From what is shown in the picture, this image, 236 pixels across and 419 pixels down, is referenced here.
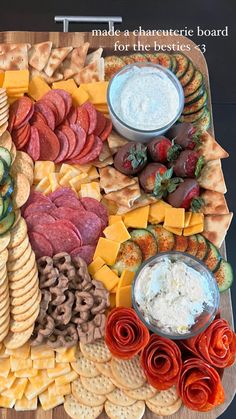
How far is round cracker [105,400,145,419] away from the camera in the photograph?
175 cm

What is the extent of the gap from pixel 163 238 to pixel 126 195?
0.74ft

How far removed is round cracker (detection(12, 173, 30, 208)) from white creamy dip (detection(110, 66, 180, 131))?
0.46 meters

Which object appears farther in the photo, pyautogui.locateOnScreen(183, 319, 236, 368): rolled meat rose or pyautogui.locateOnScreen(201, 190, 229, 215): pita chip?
pyautogui.locateOnScreen(201, 190, 229, 215): pita chip

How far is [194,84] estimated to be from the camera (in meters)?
2.19

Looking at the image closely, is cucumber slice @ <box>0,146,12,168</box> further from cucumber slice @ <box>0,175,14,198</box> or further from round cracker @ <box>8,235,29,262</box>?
round cracker @ <box>8,235,29,262</box>

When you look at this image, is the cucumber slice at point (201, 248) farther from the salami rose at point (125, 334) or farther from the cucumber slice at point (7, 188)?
the cucumber slice at point (7, 188)

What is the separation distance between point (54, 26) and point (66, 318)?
1790 mm

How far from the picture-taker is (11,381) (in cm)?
174

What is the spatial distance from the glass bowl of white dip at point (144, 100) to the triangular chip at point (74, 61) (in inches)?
8.6

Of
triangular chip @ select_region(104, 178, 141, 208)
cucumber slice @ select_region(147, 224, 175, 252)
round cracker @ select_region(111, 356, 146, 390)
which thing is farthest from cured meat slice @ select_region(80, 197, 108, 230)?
round cracker @ select_region(111, 356, 146, 390)

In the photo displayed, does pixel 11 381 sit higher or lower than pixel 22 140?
lower

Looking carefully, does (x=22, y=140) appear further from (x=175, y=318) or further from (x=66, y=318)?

| REQUEST |
Render the material as a JSON list of strings with one string per line and blank lines omitted, starting at the line containing "When you look" and ending at the last line of the material.

| OUTPUT OF THE TASK |
[
  "When you look at this image, is the cucumber slice at point (201, 248) farther from the salami rose at point (125, 334) or farther from the cucumber slice at point (7, 188)?",
  "the cucumber slice at point (7, 188)",
  "What is the separation distance between point (54, 26) and point (66, 318)?",
  "1790 mm",
  "How far from the picture-taker is (11,381) (in cm)?",
  "174",
  "What is the spatial distance from the glass bowl of white dip at point (144, 100) to the triangular chip at point (74, 61) (in inches)?",
  "8.6",
  "Of",
  "triangular chip @ select_region(104, 178, 141, 208)",
  "cucumber slice @ select_region(147, 224, 175, 252)",
  "round cracker @ select_region(111, 356, 146, 390)",
  "which thing is farthest from cured meat slice @ select_region(80, 197, 108, 230)?",
  "round cracker @ select_region(111, 356, 146, 390)",
  "In the photo displayed, does pixel 11 381 sit higher or lower than pixel 22 140?",
  "lower",
  "Looking carefully, does (x=22, y=140) appear further from (x=175, y=318) or further from (x=66, y=318)?"
]